Ask every auditor: "What does your readiness assessment look like?"
A readiness assessment is a pre-audit checkup. Good auditors run it collaboratively.
Show up with your evidence already organized
Teams that arrive with an organized evidence package move through the audit 2–3x faster.
Fix every gap before the official audit starts
Gaps found during the actual audit extend your timeline and raise costs.

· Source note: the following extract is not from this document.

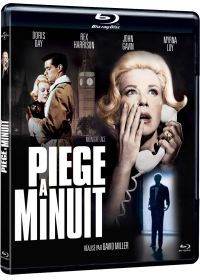 Piège à minuit - Blu-ray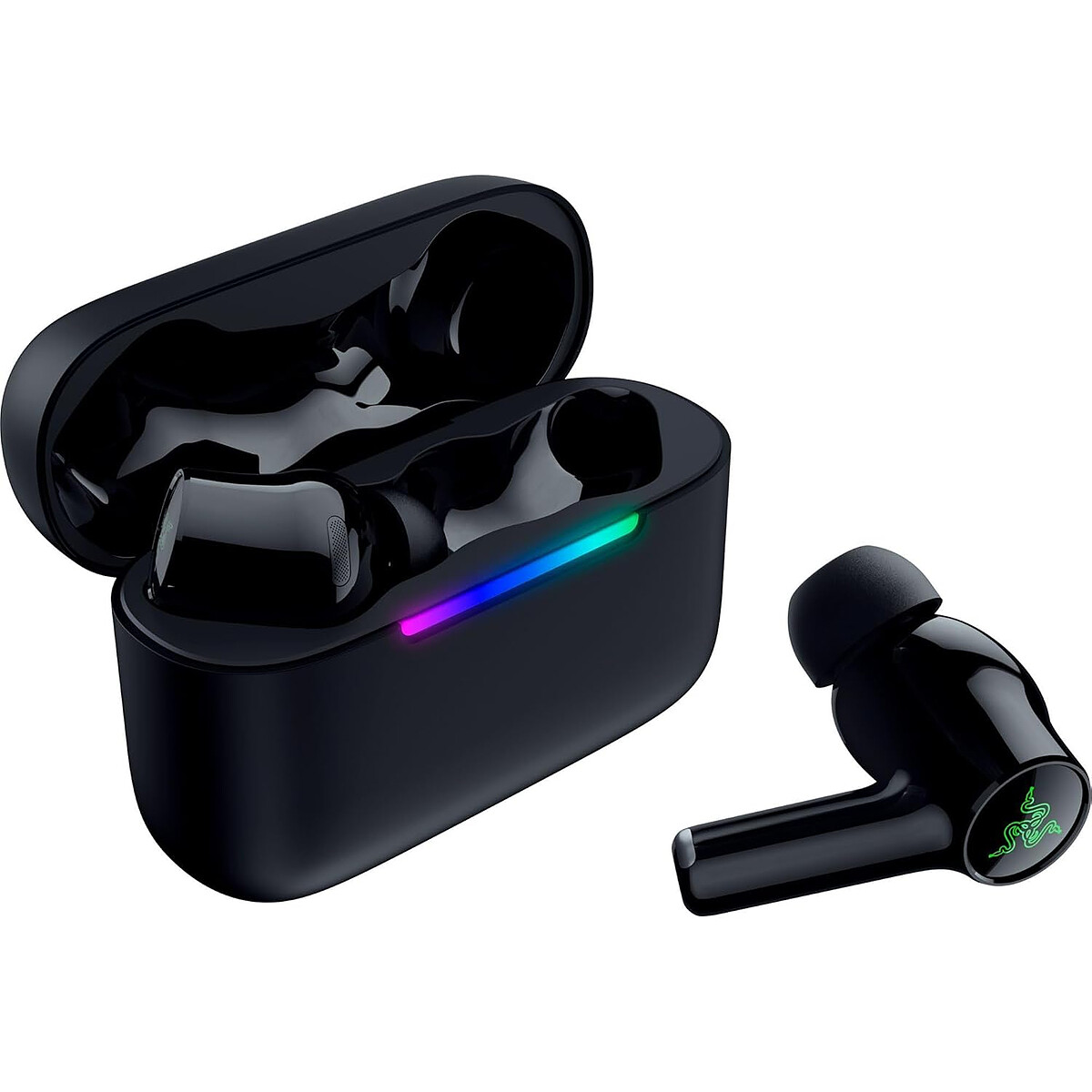 Razer Hammerhead v3 X HyperSpeed Écouteurs intra-auriculaires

Budget for a penetration test
Not required by SOC 2, but most enterprise buyers at Series A+ ask for it. Budget $3–8K.
WHAT TYPE I DOESN’T COVER
Type I is not a comprehensive security certification. Knowing what it doesn’t prove is as important as knowing what it does.
What your Type I report tells a customer: "As of [date], this company had security controls that were appropriately designed." It doesn’t say they worked, worked consistently, or that there haven’t been incidents since.
The technical controls in this doc cover a lot. The governance layer doesn’t have an API.
CC6, CC7, CC8 technical controls are highly automatable via AWS APIs. CC1–CC4 (org structure, risk processes, training) are manual.
Type I doesn’t prove your controls worked over time
That’s Type II. Type I gets you in the door. Type II keeps you there.
SOC 2 compliance does not mean you’re secure
SOC 2 measures process maturity, not security effectiveness. The report tells customers you have a security program. Treat it as a floor.
THE SIX-STEP VERSION
- 1.Scope it: Security TSC only. Define your system boundary. Assign control owners.
- 2.Know your AWS state: Find the gaps before the auditor does. IAM, CloudTrail, GuardDuty, S3, VPC.
- 3.Write the policies: Eight core documents. AI-drafted is fine. They have to match reality.
- 4.Collect evidence: Organized by criterion, timestamped, API-native where possible.
- 5.Pick the right auditor: Startup-friendly CPA firm. Readiness assessment first.
- 6.Know the limits: Type I is a photograph. It covers the technical layer, not everything.